SELECTED TEXT ▸
--- Start ---

The AFP's Ashbygate investigation was doomed from the start; a time-consuming sideshow to placate Twitter while the bodies were buried, writes Sydney bureau chief Ross Jones.
THE RANK STAIN on the national body politic that is Ashbygate saw two important developments yesterday, 4 October 2016:
- the AFP decided it no longer had any imperative to maintain the façade of the so-called diary theft investigation so dropped it; and
- it marked 12 months since the publication of Ashybygate: the plot to destroy Australia’s Speaker.
Let’s deal with #1 first.
There is no doubt Brough asked Ashby to obtain extracts from Slipper’s diary with the intent to pass them on to (then) News Corp hack Steve Lewis.
But so what?
The evidence is sufficient to find an inference that Mal Brough procured or encouraged Mr Ashby to forward him a copy of the diary. That is revealed in electronic communications to and from Mr Brough. However, if it cannot be shown that Mr Ashby was not authorised to access the information, there would appear no offence committed by Mr Brough or Mr Lewis. The accessorial liability, on the information presently available, does not have any prospect of succeeding, especially given the restrictions on the offence in the definition of what constitutes ‘access’.
Any capable lawyer – and the AFP have a few – would have told its investigators the same thing.
Yet the AFP chose this, of all angles, to investigate, rather than any of the tasty issues such as insurance fraud, causing harm to a Commonwealth official, defrauding the Commonwealth, etc.
If it looks like a charade and smells like a charade, then…
The AFP’s media release alleges:
'In September 2014 the AFP received a request to investigate matters relating to the alleged unauthorised disclosure of information from the official diary of former Speaker of the House of Representatives, Peter Slipper.'
This might well have been the case and, if so, the request might have come from Labor MP Graham Perrett, who on 19 March 2013 had asked the Federal Police to do just that.

--- End ---

TASKS ▸
(a) Quote the Ashbygate article from "THE RANK STAIN" to "destroy Australia’s Speaker.".
(b) Pull out each line of the rows that contains the string "dead".
The rows below the Ashbygate article have no connection to it.

RECORDS TO PROCESS ▸
--- Start ---

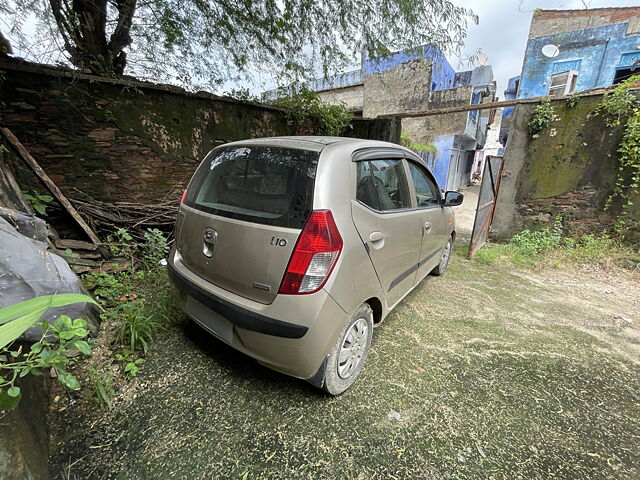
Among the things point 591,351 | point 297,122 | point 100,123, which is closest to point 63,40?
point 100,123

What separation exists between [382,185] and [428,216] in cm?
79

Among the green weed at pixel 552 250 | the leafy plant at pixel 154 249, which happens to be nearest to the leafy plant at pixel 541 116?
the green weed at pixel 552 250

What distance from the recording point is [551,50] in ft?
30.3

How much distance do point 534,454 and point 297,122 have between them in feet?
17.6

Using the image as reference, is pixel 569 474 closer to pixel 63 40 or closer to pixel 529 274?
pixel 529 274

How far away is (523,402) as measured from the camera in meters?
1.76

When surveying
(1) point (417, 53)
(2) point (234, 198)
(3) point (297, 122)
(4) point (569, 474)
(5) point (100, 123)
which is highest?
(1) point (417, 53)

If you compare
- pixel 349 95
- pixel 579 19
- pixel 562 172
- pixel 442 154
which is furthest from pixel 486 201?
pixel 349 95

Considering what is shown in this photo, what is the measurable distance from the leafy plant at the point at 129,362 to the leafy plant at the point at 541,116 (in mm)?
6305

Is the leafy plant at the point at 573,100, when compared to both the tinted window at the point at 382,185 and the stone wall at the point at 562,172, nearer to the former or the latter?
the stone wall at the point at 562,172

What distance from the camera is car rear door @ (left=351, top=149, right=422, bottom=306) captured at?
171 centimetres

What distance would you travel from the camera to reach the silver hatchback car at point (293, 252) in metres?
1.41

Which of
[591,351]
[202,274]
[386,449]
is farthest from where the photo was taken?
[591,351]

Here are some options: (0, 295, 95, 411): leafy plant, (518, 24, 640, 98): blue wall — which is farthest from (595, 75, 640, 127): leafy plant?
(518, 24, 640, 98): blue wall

--- End ---
--- Start ---

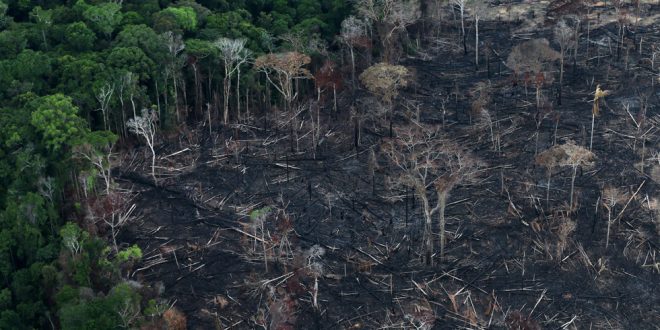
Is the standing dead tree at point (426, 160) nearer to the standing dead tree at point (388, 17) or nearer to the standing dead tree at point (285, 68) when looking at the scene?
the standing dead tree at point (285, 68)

--- End ---
--- Start ---

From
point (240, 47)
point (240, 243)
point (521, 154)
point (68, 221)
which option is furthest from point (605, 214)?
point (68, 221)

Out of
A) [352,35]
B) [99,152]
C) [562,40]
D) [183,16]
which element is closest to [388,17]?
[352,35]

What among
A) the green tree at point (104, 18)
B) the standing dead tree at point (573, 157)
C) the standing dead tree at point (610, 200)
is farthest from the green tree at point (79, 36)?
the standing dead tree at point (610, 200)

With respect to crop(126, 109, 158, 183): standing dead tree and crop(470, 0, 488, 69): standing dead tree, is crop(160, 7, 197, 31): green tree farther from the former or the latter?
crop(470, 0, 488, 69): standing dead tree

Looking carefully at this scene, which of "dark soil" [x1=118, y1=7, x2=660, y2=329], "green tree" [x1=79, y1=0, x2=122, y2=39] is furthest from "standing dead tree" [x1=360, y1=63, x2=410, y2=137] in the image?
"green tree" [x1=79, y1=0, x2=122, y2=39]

--- End ---

ANSWERS BY TASK ▸
(a)
THE RANK STAIN on the national body politic that is Ashbygate saw two important developments yesterday, 4 October 2016:
- the AFP decided it no longer had any imperative to maintain the façade of the so-called diary theft investigation so dropped it; and
- it marked 12 months since the publication of Ashybygate: the plot to destroy Australia’s Speaker.

(b)
Is the standing dead tree at point (426, 160) nearer to the standing dead tree at point (388, 17) or nearer to the standing dead tree at point (285, 68) when looking at the scene?
the standing dead tree at point (285, 68)
B) the standing dead tree at point (573, 157)
C) the standing dead tree at point (610, 200)
the standing dead tree at point (610, 200)
With respect to crop(126, 109, 158, 183): standing dead tree and crop(470, 0, 488, 69): standing dead tree, is crop(160, 7, 197, 31): green tree farther from the former or the latter?
crop(470, 0, 488, 69): standing dead tree
Looking carefully at this scene, which of "dark soil" [x1=118, y1=7, x2=660, y2=329], "green tree" [x1=79, y1=0, x2=122, y2=39] is furthest from "standing dead tree" [x1=360, y1=63, x2=410, y2=137] in the image?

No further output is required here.